Das Münchner Start-up Phelas ist überzeugt, dieses Ziel mit Flüssigluftspeichern realisieren zu können. Ihre besondere Idee: Die Einheiten zur Verflüssigung der Luft und die Speicher selbst sind in transportablen Behältern in der Größe von Schiffscontainern untergebracht.

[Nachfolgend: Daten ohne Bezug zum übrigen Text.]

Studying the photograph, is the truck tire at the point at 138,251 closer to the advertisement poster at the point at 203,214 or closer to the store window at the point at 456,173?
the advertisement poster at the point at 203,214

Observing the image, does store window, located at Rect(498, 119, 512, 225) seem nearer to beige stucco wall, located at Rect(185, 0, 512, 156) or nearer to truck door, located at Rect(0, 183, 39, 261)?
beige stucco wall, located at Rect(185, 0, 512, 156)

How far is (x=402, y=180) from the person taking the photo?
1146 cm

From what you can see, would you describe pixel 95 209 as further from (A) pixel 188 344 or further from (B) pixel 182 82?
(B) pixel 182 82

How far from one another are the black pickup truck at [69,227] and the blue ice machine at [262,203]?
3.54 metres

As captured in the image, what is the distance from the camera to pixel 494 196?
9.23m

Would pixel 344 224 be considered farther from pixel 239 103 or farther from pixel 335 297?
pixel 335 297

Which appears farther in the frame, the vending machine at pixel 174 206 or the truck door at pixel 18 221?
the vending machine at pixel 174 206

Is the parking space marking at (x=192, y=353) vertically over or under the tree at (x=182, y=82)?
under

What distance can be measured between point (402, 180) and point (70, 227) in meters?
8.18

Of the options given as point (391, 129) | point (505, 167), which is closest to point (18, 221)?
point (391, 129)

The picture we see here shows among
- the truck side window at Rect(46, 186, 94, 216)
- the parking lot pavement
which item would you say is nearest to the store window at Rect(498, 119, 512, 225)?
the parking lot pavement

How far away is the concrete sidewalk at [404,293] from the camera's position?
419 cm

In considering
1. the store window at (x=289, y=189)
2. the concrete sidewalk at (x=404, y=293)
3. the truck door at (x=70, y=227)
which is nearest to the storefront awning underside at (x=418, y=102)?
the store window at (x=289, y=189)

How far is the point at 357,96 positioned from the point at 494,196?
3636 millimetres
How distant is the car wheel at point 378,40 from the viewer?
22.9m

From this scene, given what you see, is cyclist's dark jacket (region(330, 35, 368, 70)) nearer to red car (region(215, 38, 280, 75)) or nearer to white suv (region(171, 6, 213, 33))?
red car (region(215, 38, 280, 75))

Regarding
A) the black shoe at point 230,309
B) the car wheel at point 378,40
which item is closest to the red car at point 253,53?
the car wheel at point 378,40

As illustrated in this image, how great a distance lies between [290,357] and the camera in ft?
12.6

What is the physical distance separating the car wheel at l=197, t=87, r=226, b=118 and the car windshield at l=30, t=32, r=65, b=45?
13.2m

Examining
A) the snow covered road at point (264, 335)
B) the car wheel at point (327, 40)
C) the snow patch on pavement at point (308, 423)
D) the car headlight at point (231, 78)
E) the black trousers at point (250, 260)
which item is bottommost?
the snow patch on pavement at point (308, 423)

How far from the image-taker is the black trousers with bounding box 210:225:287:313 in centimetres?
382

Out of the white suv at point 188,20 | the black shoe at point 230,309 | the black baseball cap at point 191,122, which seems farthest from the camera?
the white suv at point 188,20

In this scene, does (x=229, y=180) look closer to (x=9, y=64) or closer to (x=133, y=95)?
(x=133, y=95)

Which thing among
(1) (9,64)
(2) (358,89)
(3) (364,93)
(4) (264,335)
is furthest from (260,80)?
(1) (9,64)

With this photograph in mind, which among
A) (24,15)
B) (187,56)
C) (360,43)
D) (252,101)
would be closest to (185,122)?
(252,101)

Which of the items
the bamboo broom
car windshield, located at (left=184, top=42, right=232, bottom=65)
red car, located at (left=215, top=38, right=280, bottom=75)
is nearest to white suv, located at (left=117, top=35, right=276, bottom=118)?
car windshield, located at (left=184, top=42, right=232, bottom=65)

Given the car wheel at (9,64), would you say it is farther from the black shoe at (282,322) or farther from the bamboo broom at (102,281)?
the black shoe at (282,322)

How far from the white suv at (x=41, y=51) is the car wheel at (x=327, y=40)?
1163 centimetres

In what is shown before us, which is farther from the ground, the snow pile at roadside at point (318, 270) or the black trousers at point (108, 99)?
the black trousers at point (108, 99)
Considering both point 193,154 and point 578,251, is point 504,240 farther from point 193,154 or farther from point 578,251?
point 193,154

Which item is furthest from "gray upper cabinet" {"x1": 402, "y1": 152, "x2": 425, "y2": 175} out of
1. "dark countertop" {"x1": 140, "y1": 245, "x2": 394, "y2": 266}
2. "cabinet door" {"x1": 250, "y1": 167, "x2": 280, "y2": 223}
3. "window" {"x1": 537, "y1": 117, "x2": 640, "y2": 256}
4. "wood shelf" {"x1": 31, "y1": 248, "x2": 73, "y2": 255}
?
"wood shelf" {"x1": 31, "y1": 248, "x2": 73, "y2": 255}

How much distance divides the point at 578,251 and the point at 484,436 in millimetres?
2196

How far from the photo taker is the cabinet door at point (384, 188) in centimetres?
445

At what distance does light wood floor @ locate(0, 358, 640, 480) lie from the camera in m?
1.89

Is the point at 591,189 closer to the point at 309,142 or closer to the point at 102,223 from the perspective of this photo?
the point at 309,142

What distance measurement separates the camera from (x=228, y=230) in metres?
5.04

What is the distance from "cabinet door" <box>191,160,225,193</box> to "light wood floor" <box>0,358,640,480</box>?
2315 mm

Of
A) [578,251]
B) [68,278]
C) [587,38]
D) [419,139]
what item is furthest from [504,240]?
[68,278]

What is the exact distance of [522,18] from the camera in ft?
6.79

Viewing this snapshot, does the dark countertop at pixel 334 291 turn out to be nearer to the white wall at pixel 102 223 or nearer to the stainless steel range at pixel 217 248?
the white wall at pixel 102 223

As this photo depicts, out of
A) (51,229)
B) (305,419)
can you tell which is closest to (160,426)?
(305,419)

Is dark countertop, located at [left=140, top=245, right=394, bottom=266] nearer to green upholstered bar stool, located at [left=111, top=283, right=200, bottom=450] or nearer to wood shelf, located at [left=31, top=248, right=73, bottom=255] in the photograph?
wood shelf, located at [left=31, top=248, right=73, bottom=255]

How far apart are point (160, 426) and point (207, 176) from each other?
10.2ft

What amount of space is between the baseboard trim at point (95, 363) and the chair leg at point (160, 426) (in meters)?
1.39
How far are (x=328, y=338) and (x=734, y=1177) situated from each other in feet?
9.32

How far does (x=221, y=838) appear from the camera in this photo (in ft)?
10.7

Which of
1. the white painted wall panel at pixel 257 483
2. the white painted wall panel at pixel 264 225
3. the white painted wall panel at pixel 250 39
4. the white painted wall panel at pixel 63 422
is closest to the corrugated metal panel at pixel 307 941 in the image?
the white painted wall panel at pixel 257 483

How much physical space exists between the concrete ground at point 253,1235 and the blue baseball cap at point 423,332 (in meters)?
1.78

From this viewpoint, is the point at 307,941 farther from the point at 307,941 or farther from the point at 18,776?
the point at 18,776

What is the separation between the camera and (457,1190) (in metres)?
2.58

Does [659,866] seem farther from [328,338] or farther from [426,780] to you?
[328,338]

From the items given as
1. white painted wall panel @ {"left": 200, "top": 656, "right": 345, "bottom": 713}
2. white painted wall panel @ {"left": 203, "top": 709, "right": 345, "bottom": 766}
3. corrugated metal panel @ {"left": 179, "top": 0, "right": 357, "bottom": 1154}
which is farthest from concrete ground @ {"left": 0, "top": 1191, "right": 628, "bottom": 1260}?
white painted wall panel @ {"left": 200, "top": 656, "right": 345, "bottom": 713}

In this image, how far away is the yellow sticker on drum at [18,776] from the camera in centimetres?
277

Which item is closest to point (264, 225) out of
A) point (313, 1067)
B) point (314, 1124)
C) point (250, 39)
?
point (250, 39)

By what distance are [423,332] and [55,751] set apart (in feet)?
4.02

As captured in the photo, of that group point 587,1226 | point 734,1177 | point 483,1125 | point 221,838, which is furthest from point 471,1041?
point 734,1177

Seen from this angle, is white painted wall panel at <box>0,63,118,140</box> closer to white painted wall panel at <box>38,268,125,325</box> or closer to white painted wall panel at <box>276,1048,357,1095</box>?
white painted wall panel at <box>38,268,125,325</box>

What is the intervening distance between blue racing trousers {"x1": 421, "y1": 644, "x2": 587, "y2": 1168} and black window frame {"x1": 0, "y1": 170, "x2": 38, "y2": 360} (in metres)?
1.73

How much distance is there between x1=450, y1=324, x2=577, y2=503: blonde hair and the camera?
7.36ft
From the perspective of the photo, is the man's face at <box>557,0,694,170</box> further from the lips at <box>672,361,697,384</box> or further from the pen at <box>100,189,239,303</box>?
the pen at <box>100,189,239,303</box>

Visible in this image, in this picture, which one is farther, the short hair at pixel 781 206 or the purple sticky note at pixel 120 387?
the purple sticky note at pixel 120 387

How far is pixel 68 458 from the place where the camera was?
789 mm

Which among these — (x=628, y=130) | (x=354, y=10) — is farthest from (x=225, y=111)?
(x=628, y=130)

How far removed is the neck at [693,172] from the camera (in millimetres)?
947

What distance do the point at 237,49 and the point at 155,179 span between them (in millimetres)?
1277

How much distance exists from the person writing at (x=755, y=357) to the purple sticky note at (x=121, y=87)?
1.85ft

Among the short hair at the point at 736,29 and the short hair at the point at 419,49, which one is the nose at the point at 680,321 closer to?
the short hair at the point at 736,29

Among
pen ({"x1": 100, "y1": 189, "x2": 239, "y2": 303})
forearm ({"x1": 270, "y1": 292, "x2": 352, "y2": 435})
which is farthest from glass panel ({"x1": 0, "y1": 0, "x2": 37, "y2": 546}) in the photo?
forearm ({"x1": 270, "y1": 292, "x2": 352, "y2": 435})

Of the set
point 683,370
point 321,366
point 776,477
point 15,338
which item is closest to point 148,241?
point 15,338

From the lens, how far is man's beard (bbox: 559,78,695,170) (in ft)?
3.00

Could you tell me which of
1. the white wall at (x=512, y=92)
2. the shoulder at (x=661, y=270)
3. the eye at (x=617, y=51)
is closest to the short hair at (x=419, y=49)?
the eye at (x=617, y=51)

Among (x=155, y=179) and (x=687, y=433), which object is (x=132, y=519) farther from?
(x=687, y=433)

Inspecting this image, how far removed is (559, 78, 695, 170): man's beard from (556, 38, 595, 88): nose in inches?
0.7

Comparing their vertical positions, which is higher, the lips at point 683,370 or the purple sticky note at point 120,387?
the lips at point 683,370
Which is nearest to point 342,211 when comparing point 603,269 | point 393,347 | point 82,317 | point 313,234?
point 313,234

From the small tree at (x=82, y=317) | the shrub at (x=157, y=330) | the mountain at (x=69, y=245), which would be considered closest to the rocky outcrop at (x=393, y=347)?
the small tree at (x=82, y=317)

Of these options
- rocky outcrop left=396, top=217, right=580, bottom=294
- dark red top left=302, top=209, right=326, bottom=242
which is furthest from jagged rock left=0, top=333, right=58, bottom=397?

Für die auch Liquid Air Energy Storage (LAES) genannte Technik benötigt das Gründer-Quartett zwei Container. Im ersten saugt ein Ventilator Luft an, die dann mit überschüssigem Strom verdichtet und schließlich auf etwa minus 200 Grad Celsius heruntergekühlt wird. Im zweiten Container wird die flüssige Luft gespeichert. Er enthält auch Speicher aus Kies für die bei der Komprimierung und Kühlung entstandene Wärme. Wird die Luft wieder entspannt, entstehen enorme Druckunterschiede, aus denen über eine Turbine und einen Generator schließlich Strom erzeugt werden kann. Da die Luft beim Entspannen abkühlt und die Turbine vereisen würde, wird die gespeicherte Wärme dabei wieder zugeführt. Bis auf den Schritt des Verflüssigens der Luft ähnelt das Verfahren dem des Druckluftspeicherns. Die Vorteile von Flüssigluft: Sie benötigt weniger Platz.

Zu Details des kyrogenen, also tiefkalten Speicher, etwa zu seiner Isolierung, dem genutzten Material oder auch zur Anzahl der Kiesspeicher und den voraussichtlichen Preisen der Container wollen die Gründer derzeit keine Angaben machen, da sie hierzu ein Patent anmelden. Ihr Factsheet verrät aber schon so viel: Es soll eine Leistung von 1,2 Megawatt pro Einheit erreicht werden und ein Speichervolumen von etwa 2 Megawattstunden. Die Stromspeicherkosten pro Kilowattstunde sollen bei 5 Cent liegen. Die Vorteile ihres Verfahrens sehen die Gründer insbesondere in der Lebenszeit ihrer Anlagen von 20 Jahren sowie in den mehr als 10.000 Ladezyklen. Weitere Pluspunkte: Sie benötigen keine giftigen Materialien und nutzen recyclebares Material, das sie vor Ort und – wie der benötigte Stahl – in Europa beziehen.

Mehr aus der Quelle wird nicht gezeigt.